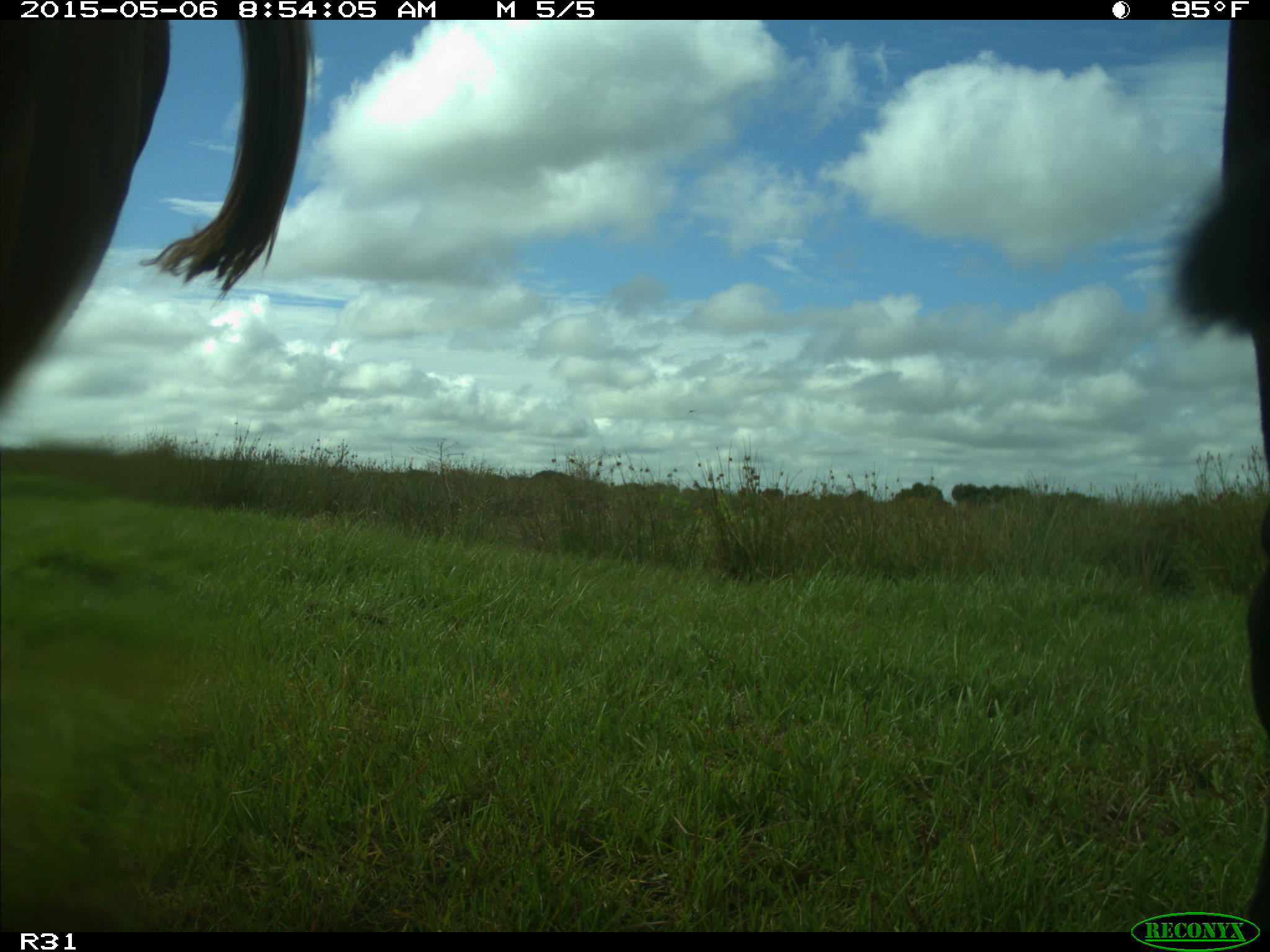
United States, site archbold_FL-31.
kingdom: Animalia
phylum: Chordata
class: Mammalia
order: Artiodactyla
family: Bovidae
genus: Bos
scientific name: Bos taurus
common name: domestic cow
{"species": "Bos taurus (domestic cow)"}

- - - -

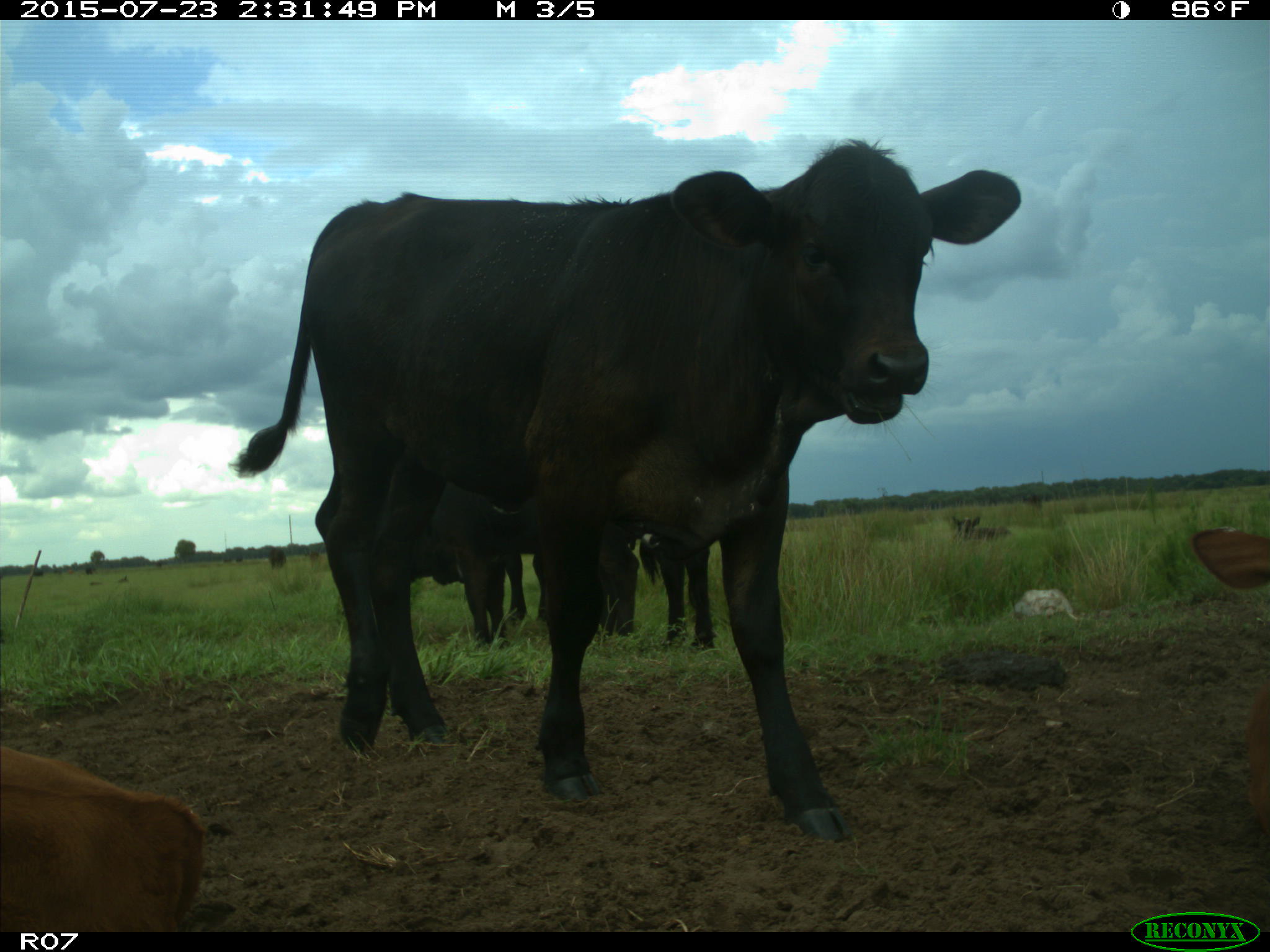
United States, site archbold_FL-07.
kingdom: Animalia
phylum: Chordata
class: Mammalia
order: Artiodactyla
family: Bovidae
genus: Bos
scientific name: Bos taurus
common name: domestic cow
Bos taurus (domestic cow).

- - - -

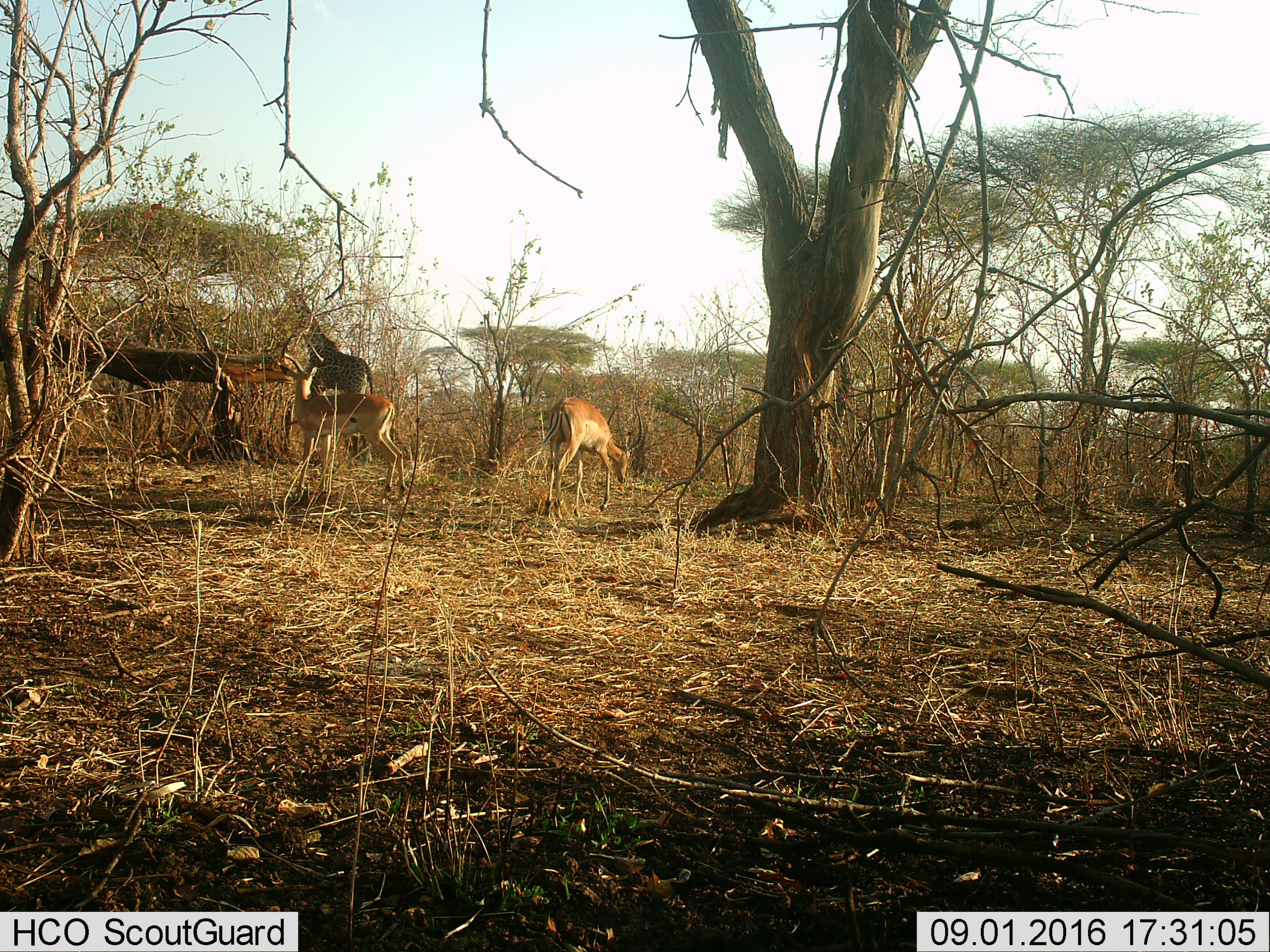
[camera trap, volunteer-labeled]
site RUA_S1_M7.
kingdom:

- - - -

REQUIRED WORK: If a line in the material above contains the word "United", copy it.

RESULT FOR THIS EXERCISE:
United States, site archbold_FL-31.
United States, site archbold_FL-07.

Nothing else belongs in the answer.